Assembly Compatibility:
  • 10
    COMPATIBLE WITH RFC[10]
  • 12
    COMPATIBLE WITH RFC[12]
  • 21
    COMPATIBLE WITH RFC[21]
  • 23
    COMPATIBLE WITH RFC[23]
  • 25
    COMPATIBLE WITH RFC[25]
  • 1000
    COMPATIBLE WITH RFC[1000]


Design Notes

fiatluxB did not have any mutation compare to iluxB, because no igem restriction site (EcoRI, XbaI, SpeI and PstI) were into the gene.

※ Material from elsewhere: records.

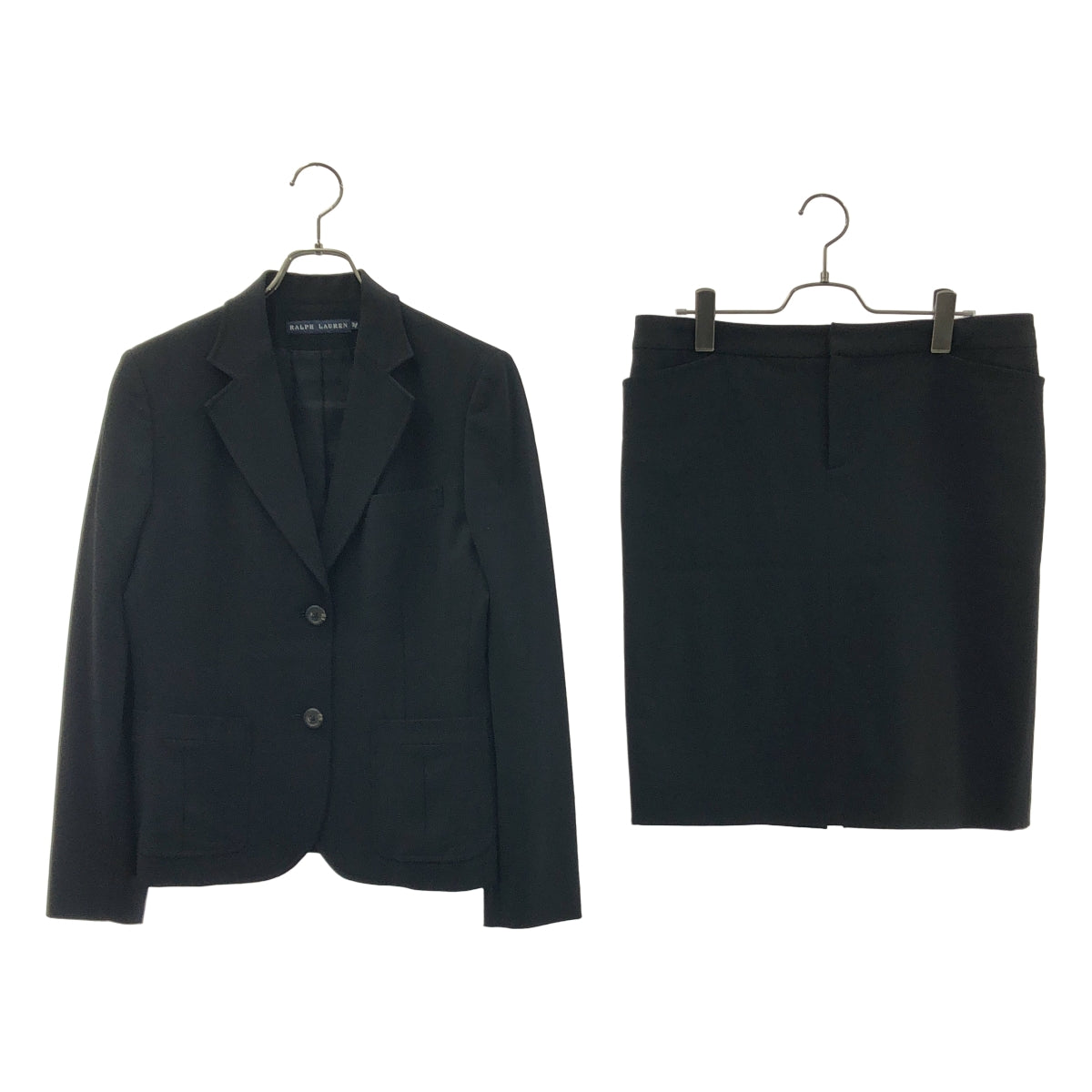 RALPH LAUREN / 랄프 로렌 | 셋업 / 테일러드 재킷 / 타이트 스커트 | 3 |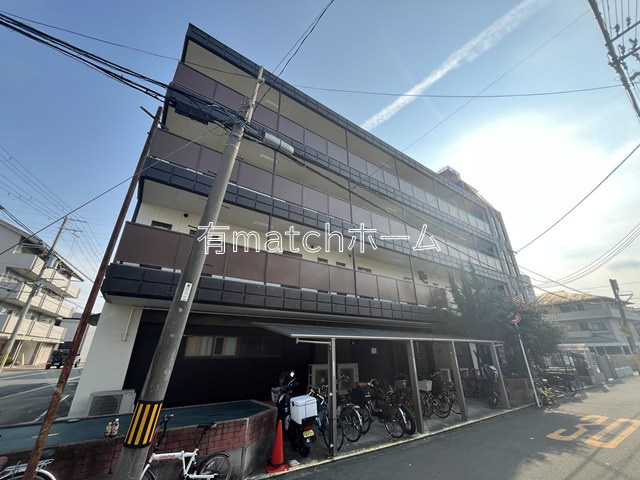 GM本通の外観
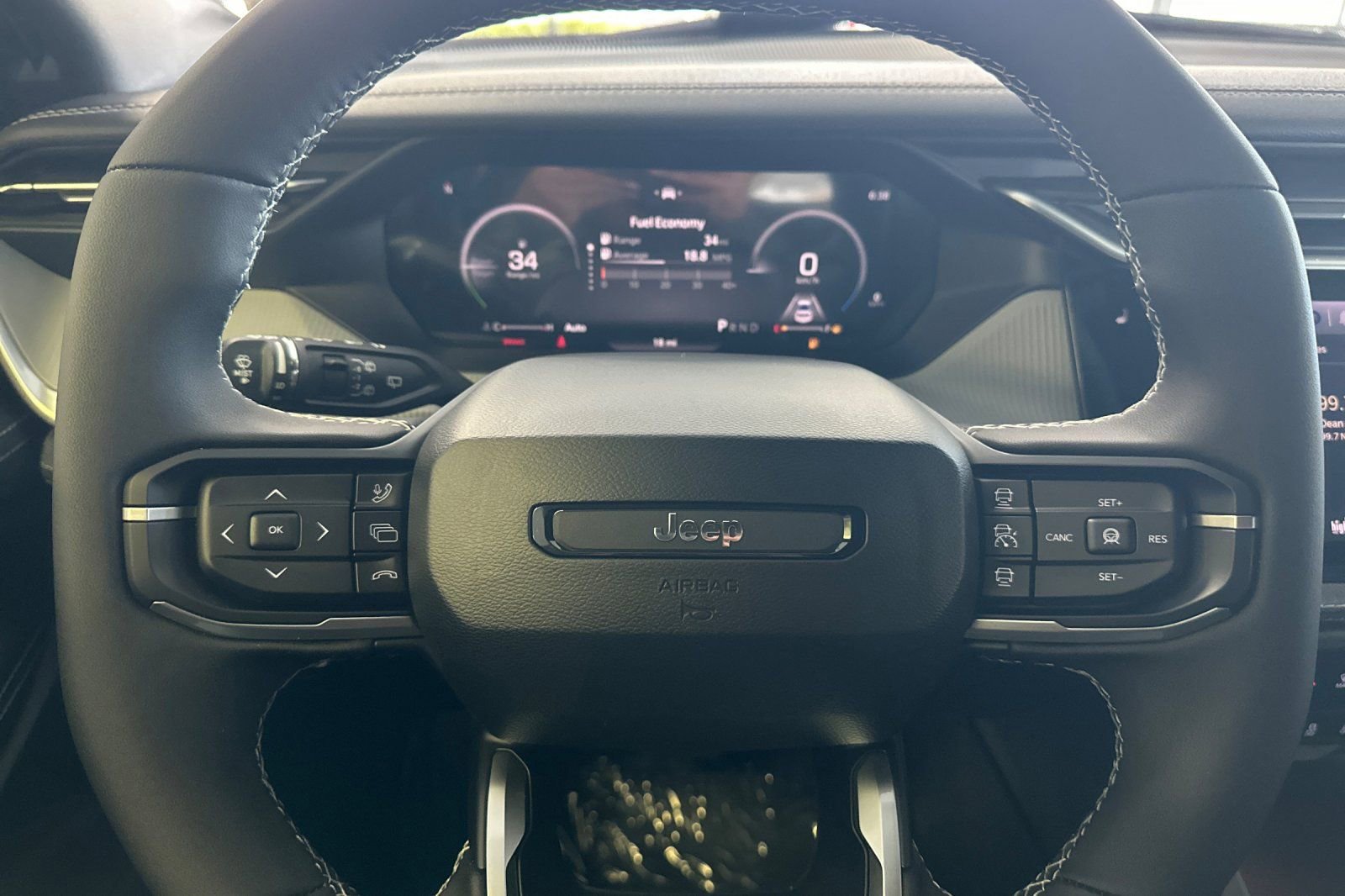 New 2026 Jeep Cherokee Laredo AWD/4WD image 22
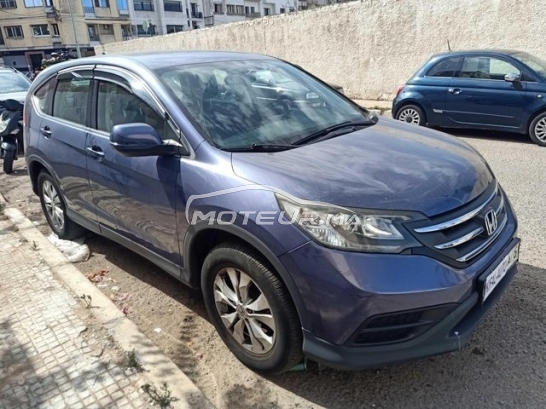 Acheter voiture occasion HONDA Cr-v au Maroc - 433685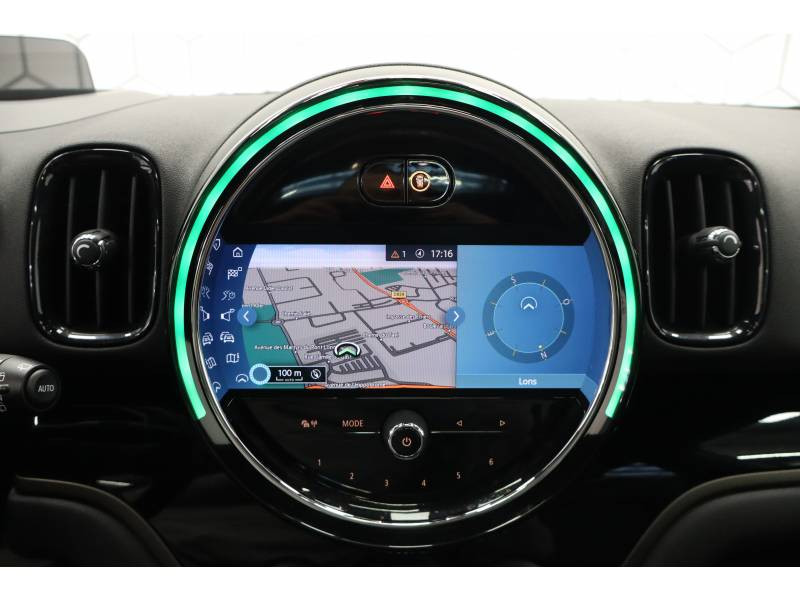 Mini Mini Countryman 125 - 95 ch ALL4 BVA6 Cooper SE Edition Northwood  occasion � Lescar - photo n�16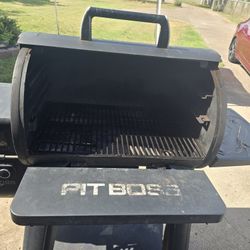 Pitboss Gril
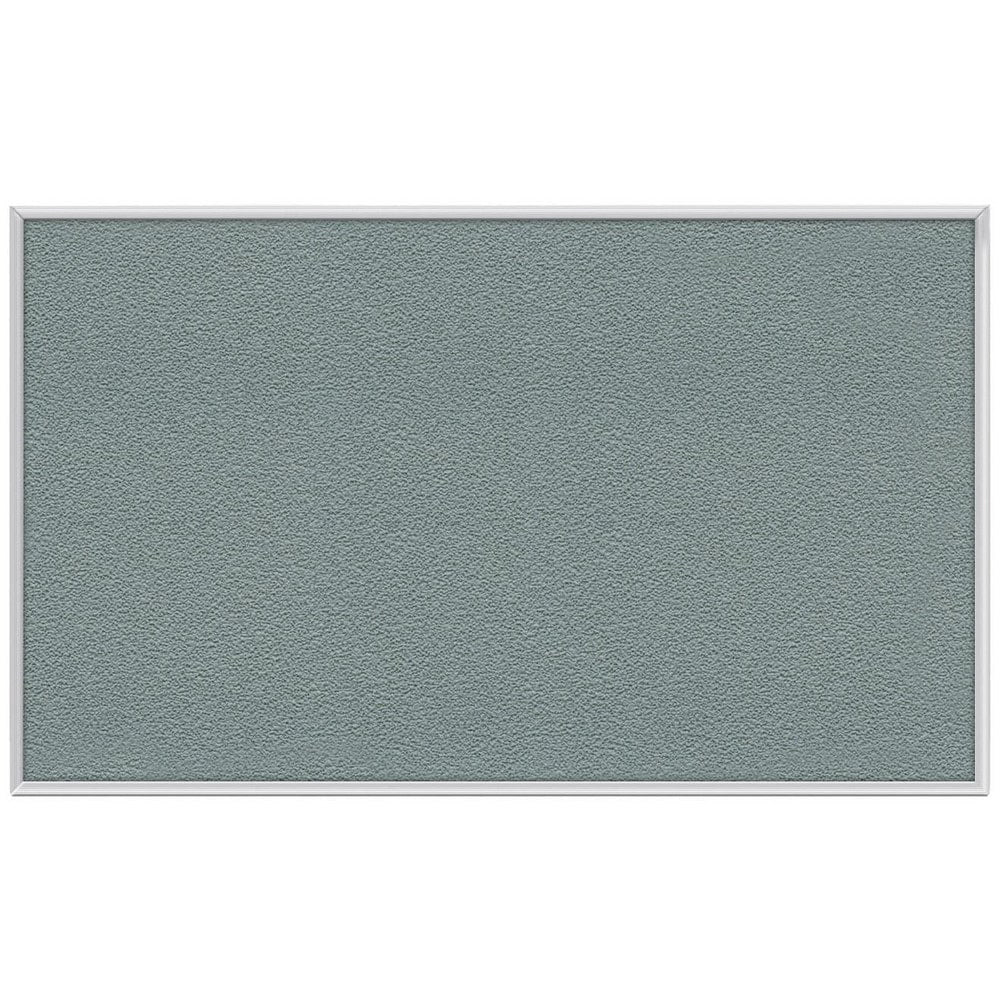 Cork Bulletin Boards; Bulletin Board Type: Tack; Board Color: Stone; Board Material: Vinyl; Width (Inch): 24; Height (Inch): 18; Frame Material: Aluminum; Frame Color: Silver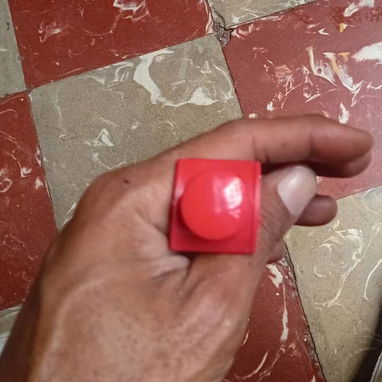 Tornillos 🔩 embellecedor - 5/7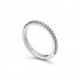 TIFFANY SOLESTE® FULL ETERNITY RING IN PLATINUM WITH DIAMONDS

iluxB had mutations from luxB (S13P, V121A, N259D). They changed the protein sequence, in order to create a system that produced more light. The first and the last letters correspond to the Amino Acid before and after mutation, and the number indicates its position in the protein. These mutations were error-prone PCR induced according to Gregor et al.’s study in 2018.

Source

The source of fiatluxA was the ilux operon available in a pGEX plasmid. An overlap PCR was performed to reconstitute directly fiatluxABE fragments which had been cut by the restriction enzymes.

References

Gregor C, Gwosch KC, Sahl SJ, Hell SW. Strongly enhanced bacterial bioluminescence with the ilux operon for single-cell imaging. Proc Natl Acad Sci U S A. 2018 Jan 30;115(5):962-967. doi: 10.1073/pnas.1715946115. Epub 2018 Jan 16. PMID: 29339494; PMCID: PMC5798359.